Transcreva sem qualquer alteração as linhas dos itens abaixo, começando na que contém "In the image" e terminando na que contém "3. (x=115, y=252)", ambas incluídas.

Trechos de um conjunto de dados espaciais
******************************
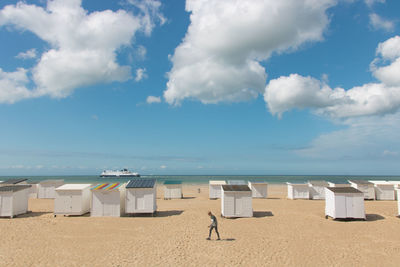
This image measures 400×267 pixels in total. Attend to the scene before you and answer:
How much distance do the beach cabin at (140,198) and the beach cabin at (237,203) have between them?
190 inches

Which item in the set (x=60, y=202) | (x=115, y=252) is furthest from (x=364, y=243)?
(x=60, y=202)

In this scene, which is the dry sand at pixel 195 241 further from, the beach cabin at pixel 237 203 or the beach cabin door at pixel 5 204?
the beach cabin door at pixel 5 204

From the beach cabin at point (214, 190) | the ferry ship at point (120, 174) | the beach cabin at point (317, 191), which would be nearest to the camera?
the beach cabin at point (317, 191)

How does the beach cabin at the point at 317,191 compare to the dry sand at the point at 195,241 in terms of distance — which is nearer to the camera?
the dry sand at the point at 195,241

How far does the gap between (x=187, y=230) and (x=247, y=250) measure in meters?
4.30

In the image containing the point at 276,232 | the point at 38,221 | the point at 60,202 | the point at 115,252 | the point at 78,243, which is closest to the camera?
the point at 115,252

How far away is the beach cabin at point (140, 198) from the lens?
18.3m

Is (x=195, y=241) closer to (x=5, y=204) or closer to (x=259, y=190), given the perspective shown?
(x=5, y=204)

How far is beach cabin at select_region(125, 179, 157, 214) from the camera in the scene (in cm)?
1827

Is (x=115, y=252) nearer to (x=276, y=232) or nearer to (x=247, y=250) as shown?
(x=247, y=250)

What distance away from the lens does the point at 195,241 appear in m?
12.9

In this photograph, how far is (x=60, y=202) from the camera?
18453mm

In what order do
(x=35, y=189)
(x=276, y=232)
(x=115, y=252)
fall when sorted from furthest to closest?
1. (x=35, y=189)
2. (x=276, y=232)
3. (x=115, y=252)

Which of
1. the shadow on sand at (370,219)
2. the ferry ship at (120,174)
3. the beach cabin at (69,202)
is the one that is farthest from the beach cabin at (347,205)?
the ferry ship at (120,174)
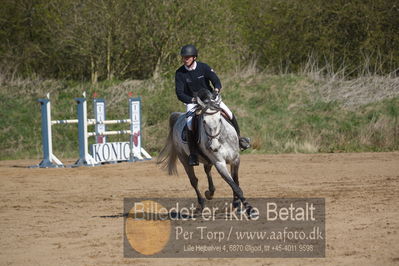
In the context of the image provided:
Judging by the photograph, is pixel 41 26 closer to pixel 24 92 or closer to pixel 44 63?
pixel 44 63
******************************
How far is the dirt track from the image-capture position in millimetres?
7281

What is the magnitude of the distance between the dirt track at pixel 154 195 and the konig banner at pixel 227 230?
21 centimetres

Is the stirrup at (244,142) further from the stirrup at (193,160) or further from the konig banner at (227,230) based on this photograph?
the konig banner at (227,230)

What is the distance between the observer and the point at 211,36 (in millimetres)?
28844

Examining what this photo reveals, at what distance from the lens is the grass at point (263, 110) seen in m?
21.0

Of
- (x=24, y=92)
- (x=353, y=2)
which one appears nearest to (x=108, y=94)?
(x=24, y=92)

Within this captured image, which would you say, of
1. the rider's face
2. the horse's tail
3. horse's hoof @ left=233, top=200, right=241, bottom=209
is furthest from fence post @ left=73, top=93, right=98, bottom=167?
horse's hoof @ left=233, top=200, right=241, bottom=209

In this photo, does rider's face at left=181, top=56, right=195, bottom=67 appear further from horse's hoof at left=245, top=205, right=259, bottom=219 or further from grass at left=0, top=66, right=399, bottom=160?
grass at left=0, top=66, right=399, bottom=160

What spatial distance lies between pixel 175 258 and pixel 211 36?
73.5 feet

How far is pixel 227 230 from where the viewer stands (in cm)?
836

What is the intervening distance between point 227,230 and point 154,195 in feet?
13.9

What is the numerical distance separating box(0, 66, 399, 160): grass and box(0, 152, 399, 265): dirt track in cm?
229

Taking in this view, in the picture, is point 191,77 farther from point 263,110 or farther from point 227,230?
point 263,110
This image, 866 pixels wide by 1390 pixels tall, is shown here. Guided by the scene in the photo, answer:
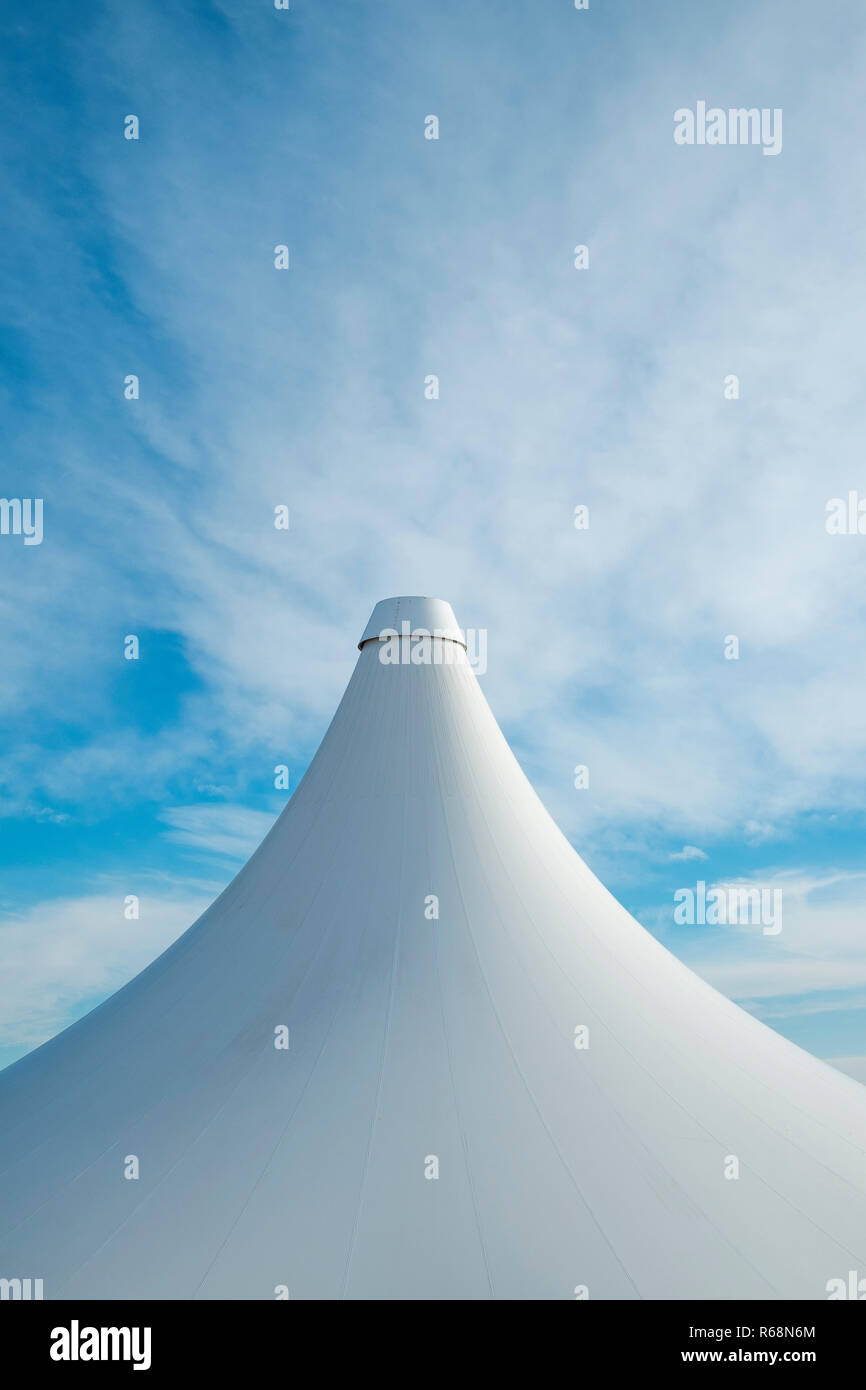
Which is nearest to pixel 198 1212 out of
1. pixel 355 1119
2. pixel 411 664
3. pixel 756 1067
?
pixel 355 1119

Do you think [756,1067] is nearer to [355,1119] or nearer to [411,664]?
******************************
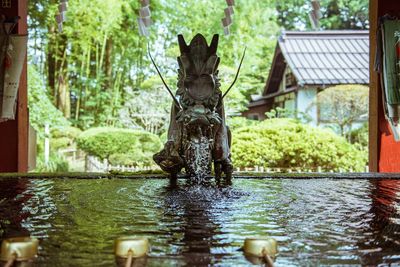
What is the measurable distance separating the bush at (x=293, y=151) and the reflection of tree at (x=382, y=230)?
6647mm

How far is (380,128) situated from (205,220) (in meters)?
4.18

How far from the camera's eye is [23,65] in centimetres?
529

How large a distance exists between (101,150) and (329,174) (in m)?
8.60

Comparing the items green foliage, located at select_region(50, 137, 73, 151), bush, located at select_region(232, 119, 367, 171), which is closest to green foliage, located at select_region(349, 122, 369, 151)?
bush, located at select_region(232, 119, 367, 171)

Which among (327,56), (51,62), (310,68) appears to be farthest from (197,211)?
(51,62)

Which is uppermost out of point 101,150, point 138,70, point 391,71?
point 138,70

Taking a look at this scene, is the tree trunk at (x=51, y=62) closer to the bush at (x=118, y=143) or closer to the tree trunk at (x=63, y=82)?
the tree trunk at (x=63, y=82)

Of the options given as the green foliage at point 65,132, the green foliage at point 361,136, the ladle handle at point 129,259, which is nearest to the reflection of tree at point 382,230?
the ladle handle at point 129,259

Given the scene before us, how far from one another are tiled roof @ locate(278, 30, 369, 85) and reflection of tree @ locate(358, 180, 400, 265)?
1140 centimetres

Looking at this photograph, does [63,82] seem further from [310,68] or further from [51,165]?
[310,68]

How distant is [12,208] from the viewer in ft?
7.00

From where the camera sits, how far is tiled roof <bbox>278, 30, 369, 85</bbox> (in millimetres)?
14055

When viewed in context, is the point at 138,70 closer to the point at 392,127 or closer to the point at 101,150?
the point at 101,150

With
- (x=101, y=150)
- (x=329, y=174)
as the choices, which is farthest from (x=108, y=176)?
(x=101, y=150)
******************************
Resposta completa
In the image containing the point at 276,232 | the point at 38,221 | the point at 60,202 | the point at 115,252 | the point at 78,243, which is closest to the camera?
the point at 115,252

How far away is the beach cabin at point (140, 198) from the lens?
18.3m

Is (x=195, y=241) closer to (x=5, y=204) or closer to (x=259, y=190), given the perspective shown?
(x=5, y=204)

How far is beach cabin at select_region(125, 179, 157, 214) from the camera in the scene (in cm)?
1827

Is (x=115, y=252) nearer to (x=276, y=232) or nearer to (x=247, y=250) as shown?
(x=247, y=250)

What distance away from the lens does the point at 195,241 appear in m?
12.9

In this photograph, how far is (x=60, y=202) from the camera?
18453mm

In what order do
(x=35, y=189)
(x=276, y=232)
(x=115, y=252)
fall when sorted from furthest to closest?
1. (x=35, y=189)
2. (x=276, y=232)
3. (x=115, y=252)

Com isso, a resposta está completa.